Task goal:
Reproduce the data below verbatim, starting from its first line and continuing up to and including the line containing "1883 centimetres".

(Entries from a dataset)

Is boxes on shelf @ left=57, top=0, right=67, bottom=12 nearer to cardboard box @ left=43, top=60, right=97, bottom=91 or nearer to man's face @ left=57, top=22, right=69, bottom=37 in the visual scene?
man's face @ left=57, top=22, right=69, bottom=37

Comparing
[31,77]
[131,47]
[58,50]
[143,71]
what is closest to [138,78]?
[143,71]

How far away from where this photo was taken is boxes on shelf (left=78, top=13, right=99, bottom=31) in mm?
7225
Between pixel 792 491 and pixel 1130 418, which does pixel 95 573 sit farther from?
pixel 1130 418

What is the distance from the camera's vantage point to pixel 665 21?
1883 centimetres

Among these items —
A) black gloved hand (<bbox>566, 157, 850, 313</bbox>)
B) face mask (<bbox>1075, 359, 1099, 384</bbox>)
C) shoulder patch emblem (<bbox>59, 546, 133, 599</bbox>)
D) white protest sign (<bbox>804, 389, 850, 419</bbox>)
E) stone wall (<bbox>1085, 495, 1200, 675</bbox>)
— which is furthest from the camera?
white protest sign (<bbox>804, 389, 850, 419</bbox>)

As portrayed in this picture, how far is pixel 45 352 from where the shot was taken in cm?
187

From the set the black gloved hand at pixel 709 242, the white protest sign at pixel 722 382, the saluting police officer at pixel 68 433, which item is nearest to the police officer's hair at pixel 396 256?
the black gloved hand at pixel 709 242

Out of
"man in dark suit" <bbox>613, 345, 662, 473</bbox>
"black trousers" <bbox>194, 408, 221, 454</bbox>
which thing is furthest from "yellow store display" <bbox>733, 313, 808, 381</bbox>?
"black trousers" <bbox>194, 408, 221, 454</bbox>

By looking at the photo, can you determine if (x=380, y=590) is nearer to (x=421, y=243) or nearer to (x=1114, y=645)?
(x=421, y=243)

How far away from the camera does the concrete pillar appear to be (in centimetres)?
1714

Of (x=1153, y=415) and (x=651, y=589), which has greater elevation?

Written answer:
Is boxes on shelf @ left=57, top=0, right=67, bottom=12 nearer to cardboard box @ left=43, top=60, right=97, bottom=91 or nearer to man's face @ left=57, top=22, right=69, bottom=37 in the visual scene?
man's face @ left=57, top=22, right=69, bottom=37

Comparing
[31,77]
[131,47]
[58,50]
[143,71]
what is closest to [138,78]?
[143,71]

How far away from where this photo was taken is boxes on shelf (left=78, top=13, right=99, bottom=31) in mm?
7225
Between pixel 792 491 and pixel 1130 418, which does pixel 95 573 sit farther from?
pixel 1130 418

What is the distance from the camera's vantage point to pixel 665 21?
1883 centimetres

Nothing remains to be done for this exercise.